The GP was left in tears, screaming and begging for help throughout the night around a week into his stay in hospital as staff failed to alleviate extreme pain caused by the bleeding, open wound on his knee.

Nurses sometimes took more than an hour to respond to buzzer calls, urine samples and dirty swabs were left lying around his room, pain relief was delayed and he was denied adequate food.

https://www.gponline.com/exclusive-...ring-nhs-winter-crisis-ordeal/article/1458163

(free registration)


----------



## robert@fm (Feb 28, 2018)

And Jeremy *unt gets _rewarded_ for presiding over things such as this?!?!


----------



## Davein (Feb 28, 2018)

Would that have been reported if he had not been a GP?


----------



## HOBIE (Feb 28, 2018)

After a recent stay in hospital the staff are going down-hill. All my life I have been in & out & I do know the difference. You used to get caring nurses but now they have degrees don't you know. Who thought of that ? Poor Dr


----------



## trophywench (Feb 28, 2018)

When I was in before Xmas for my knee - the youngest woman on the orthopaedic ward LOL - one night I heard one of the two staff nurses take a call from A&E and refusing an extra admission and the other staff nurse telling her to tell whoever was calling that if they admitted the patient to them - she'd vote with her feet there and then and walk out since they were already short of actual nursing staff let alone beds and they'd been operating below the 'unsafe' level of staffing for months already.

I've no idea of the outcome because someone closed the ward door then, realising that they were speaking at too high a volume (it was 'angry' so they were correct and it's fortunate that those nearer the door were most likely all deaf anyway - cos I was right at the far end myself!)

Some of the X-ray dept adjoins A&E and several times I attended outpatients up to January there were patients in beds with accompanying families all down the A&E corridor - and it's a long corridor with the treatment rooms either side.  Worrying to say the least.


----------



## Northerner (Feb 28, 2018)

Davein said:


> Would that have been reported if he had not been a GP?

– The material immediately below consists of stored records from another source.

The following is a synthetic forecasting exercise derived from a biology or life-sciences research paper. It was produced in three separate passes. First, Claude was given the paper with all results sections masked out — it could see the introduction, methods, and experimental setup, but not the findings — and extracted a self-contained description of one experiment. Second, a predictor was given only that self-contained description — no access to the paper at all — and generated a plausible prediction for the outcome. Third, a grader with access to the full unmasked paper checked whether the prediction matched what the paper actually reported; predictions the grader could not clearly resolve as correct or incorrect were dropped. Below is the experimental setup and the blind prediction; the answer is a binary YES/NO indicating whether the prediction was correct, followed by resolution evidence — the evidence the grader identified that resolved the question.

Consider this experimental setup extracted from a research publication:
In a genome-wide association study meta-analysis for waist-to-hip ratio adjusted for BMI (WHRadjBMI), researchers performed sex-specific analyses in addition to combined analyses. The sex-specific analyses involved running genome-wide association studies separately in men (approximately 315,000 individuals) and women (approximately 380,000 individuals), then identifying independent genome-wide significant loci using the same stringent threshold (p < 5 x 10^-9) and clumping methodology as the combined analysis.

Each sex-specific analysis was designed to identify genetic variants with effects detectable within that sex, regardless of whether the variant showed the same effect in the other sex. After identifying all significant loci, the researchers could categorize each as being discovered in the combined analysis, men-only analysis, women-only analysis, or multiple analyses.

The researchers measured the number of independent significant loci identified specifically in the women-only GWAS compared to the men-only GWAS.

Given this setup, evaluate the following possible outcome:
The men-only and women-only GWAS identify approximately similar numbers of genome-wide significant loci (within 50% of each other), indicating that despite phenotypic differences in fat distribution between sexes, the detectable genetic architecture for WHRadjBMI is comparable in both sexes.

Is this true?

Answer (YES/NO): NO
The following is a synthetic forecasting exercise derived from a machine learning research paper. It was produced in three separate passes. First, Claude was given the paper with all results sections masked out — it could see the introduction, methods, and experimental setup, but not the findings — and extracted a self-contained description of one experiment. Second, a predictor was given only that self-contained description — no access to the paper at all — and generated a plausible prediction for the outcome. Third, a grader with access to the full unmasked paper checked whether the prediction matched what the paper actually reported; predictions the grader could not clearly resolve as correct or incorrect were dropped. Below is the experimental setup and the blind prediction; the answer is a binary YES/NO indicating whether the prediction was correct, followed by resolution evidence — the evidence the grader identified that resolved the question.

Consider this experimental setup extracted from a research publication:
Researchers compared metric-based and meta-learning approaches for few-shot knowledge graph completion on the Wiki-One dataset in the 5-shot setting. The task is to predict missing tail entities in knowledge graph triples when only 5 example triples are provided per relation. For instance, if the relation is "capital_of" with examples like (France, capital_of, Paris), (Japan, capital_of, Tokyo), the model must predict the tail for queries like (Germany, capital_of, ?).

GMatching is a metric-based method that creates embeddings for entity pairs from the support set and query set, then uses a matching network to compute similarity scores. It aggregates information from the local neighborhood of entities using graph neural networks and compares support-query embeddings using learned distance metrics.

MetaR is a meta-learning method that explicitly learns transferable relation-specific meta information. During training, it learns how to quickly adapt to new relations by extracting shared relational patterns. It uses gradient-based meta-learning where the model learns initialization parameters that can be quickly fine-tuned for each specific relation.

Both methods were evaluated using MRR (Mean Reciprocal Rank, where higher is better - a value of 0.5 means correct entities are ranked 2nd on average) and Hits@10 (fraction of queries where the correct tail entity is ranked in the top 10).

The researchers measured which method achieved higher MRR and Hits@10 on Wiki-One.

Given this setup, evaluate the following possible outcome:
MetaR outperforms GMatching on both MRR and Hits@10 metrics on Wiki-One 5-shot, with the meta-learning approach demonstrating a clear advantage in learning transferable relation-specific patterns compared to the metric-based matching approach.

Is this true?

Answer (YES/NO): NO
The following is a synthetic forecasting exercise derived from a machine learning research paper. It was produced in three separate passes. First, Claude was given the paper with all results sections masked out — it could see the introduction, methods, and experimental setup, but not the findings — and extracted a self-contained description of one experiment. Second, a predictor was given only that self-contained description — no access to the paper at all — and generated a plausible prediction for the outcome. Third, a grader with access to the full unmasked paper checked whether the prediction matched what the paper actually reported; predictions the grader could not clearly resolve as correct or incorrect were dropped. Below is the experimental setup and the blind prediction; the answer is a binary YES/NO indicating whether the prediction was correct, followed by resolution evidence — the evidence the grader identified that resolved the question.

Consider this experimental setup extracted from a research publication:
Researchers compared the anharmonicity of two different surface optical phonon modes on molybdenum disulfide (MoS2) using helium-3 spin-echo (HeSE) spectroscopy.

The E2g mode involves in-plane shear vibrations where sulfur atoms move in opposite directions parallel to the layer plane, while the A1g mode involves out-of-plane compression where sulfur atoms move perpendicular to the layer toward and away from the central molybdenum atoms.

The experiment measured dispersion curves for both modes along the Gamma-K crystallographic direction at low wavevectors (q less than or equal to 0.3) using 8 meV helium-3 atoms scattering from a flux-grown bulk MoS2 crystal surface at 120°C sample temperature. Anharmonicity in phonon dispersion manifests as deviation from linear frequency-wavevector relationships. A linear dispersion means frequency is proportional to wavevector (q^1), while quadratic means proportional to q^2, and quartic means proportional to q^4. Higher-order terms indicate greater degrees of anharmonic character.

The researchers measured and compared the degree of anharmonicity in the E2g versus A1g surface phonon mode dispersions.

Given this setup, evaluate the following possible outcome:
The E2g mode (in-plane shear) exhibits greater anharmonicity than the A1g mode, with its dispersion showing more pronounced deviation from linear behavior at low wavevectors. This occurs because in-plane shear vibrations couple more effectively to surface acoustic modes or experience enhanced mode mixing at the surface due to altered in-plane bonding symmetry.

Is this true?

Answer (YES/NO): YES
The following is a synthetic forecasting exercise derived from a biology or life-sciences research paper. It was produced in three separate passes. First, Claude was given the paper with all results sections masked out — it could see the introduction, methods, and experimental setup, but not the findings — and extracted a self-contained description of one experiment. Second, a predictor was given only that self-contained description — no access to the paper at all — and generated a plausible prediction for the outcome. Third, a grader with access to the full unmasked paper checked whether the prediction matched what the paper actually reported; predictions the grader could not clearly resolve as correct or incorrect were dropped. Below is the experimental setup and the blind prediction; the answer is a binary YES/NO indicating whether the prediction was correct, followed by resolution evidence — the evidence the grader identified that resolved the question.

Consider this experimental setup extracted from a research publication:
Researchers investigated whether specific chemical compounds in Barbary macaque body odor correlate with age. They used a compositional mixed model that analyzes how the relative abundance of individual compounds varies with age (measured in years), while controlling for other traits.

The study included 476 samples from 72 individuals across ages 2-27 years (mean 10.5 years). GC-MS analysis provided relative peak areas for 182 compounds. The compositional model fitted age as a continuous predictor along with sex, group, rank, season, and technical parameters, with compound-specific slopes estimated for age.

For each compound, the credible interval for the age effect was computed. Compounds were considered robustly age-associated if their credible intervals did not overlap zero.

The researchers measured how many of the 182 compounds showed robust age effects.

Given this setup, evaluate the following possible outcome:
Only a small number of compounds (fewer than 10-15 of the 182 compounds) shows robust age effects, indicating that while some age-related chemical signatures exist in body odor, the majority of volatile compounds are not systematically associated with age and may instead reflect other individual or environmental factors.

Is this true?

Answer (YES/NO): NO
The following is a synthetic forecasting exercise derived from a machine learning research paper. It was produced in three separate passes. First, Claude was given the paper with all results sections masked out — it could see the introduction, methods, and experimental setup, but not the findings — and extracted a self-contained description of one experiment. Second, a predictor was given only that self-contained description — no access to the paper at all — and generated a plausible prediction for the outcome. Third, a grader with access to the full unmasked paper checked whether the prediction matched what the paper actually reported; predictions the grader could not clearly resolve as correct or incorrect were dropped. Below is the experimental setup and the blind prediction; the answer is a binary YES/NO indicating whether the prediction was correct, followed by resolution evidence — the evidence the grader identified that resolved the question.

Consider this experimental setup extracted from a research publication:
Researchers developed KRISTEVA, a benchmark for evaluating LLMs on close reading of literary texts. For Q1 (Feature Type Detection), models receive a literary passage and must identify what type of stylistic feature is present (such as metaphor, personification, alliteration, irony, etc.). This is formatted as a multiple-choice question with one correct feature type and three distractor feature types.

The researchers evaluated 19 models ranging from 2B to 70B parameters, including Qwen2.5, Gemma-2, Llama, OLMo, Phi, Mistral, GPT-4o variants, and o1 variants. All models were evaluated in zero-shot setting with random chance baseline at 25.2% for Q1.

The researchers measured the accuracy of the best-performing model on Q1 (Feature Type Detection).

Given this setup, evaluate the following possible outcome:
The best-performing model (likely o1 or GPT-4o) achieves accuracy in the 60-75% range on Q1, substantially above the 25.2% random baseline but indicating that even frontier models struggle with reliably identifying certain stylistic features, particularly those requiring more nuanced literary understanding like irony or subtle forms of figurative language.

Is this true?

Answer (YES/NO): NO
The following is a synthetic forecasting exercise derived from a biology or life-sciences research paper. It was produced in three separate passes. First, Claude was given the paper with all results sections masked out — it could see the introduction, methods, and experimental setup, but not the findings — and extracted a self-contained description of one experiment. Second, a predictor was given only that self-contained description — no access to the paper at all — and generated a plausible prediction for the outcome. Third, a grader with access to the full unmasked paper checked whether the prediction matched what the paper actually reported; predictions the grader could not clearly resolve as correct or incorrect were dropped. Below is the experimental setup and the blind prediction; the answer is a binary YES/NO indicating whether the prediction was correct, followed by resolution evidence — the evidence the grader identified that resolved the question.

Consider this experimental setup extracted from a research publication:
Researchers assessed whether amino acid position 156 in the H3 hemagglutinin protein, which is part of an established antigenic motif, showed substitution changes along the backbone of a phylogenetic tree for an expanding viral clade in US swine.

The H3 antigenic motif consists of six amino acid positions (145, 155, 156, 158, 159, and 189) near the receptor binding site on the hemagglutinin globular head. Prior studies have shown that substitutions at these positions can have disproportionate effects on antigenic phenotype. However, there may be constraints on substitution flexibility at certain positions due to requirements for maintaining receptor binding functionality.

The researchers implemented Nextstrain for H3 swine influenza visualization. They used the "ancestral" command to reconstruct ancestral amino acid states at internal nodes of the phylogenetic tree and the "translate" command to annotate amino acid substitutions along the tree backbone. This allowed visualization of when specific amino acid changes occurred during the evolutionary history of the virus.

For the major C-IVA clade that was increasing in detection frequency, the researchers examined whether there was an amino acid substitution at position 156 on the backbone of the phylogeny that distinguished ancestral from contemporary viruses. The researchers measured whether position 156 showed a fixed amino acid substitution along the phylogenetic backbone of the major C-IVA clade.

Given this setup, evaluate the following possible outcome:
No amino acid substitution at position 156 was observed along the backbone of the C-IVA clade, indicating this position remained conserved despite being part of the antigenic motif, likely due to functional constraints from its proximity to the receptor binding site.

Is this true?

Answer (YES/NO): NO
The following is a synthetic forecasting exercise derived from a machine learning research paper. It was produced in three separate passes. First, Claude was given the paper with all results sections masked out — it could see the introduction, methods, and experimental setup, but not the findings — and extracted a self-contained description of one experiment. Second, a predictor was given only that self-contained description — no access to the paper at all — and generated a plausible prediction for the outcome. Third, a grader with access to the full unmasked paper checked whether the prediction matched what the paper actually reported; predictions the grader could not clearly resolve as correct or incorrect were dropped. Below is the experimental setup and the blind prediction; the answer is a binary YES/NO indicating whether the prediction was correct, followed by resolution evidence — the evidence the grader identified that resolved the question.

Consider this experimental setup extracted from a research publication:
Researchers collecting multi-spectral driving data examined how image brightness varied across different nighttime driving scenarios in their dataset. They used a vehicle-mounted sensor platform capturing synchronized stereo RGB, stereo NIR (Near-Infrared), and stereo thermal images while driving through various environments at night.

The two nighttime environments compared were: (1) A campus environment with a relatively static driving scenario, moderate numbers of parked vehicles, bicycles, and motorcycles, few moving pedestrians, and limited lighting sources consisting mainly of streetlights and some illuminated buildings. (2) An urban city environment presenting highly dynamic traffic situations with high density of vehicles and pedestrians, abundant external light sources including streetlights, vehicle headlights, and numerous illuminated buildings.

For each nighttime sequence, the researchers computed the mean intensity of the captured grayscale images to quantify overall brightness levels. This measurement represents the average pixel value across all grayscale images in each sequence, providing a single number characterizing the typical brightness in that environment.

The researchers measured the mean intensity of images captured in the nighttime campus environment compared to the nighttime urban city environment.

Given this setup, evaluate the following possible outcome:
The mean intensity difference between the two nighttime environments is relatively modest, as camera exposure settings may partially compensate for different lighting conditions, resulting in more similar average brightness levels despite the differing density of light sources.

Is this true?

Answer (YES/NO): NO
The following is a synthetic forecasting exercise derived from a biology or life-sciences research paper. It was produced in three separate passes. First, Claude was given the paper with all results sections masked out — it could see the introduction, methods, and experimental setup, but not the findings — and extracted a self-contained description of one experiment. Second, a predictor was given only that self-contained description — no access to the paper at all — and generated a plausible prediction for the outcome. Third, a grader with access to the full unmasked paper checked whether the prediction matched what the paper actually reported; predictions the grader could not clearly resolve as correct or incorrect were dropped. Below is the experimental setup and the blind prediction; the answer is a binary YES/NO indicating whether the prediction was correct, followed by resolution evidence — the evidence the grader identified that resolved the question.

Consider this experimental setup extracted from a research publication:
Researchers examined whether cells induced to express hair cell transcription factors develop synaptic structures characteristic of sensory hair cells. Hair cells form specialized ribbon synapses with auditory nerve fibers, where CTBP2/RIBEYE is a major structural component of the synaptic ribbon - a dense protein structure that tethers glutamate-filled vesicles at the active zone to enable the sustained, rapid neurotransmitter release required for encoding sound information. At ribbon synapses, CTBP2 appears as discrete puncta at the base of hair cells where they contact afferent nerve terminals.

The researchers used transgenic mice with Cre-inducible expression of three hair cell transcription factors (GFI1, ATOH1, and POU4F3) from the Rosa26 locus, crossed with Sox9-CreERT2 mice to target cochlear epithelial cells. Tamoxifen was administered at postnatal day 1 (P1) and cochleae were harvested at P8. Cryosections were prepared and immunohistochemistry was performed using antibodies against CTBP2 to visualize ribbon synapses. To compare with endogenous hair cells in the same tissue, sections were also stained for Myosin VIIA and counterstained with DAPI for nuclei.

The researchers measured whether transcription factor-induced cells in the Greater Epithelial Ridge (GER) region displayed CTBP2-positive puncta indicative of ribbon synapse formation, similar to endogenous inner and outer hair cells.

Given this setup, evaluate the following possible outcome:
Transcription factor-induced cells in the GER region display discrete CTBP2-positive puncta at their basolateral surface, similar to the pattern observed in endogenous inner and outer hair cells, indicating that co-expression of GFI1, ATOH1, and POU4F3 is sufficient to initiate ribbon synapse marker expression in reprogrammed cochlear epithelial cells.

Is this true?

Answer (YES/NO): YES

Well, it was reported in GP Online, so I guess that's the reason why they were reporting it.


----------



## Davein (Feb 28, 2018)

trophywench said:


> When I was in before Xmas for my knee - the youngest woman on the orthopaedic ward LOL - one night I heard one of the two staff nurses take a call from A&E and refusing an extra admission and the other staff nurse telling her to tell whoever was calling that if they admitted the patient to them - she'd vote with her feet there and then and walk out since they were already short of actual nursing staff let alone beds and they'd been operating below the 'unsafe' level of staffing for months already.
> 
> I've no idea of the outcome because someone closed the ward door then, realising that they were speaking at too high a volume (it was 'angry' so they were correct and it's fortunate that those nearer the door were most likely all deaf anyway - cos I was right at the far end myself!)
> 
> Some of the X-ray dept adjoins A&E and several times I attended outpatients up to January there were patients in beds with accompanying families all down the A&E corridor - and it's a long corridor with the treatment rooms either side.  Worrying to say the least.


Quote 'cos I was right at the far end myself' On my numerous admissions for pancreatitis  I was always placed closest to the ward doors and closest to the lifts, When I enquired why this was, I was told that the patients closest to the doors were placed there as they were the ones at highest risk of deterioration (or popping their clogs) and they could get them to ICU asap. Obviously being at the other end, Jenny, you would be considered the least at risk. Luckily I didn't have to put that one to the test.


----------



## Northerner (Feb 28, 2018)

When I was diagnosed in 2008 it was all very busy, but manageable on the whole. The ambulance got to me in about 5 minutes and I was straight into Resus - no waiting around in ambulances. In the 8 days I was there I was in about 7 different beds, including 3 in one day! Had to admire the bed manager though, he absolutely worked his socks off. ALL the staff were extremely kind and caring and I felt very well looked-after. I would also add that I really enjoyed the food! 

I imagine all those people (and there were a heckuva lot of them), if they are still in the profession, have been really struggling and frustrated at not being able to provide the kind of care they gave me. One ward I was on had 10 people in it, some very seriously ill, and was looked after by 2 nurses on each 12 hour shift. One day one nurse was off sick, so the remaining nurse had to do everything - there was no extra cover. She was superb and never lost her friendly and caring attitude for a moment. I wrote to the hospital praising her and also a male nurse on another ward. It all showed me what hard work was really like. One thing I hate to hear is the claim that 'there are xxx more nurses/doctors than there were in 2010 - totally ignoring the fact that there are thousands and thousands of unfilled vacancies, and many, many of them have left the NHS because of the pressures and capped pay and conflict.


----------



## HOBIE (Feb 28, 2018)

Has it anything to do with Drugs & tabs. I was in Cumbria infirmary with phuemonia a few years ago & 2am a person who had been to a night club came in. Very high on drugs & was trying to light his tab on the red lts on sockets behind bed. He got to the toilet & set the Fire Alarm off at about 4am !  The 90yr old & the rest of the hosp where pleased !


----------



## Amigo (Feb 28, 2018)

HOBIE said:


> Has it anything to do with Drugs & tabs. I was in Cumbria infirmary with phuemonia a few years ago & 2am a person who had been to a night club came in. Very high on drugs & was trying to light his tab on the red lts on sockets behind bed. He got to the toilet & set the Fire Alarm off at about 4am !  The 90yr old & the rest of the hosp where pleased !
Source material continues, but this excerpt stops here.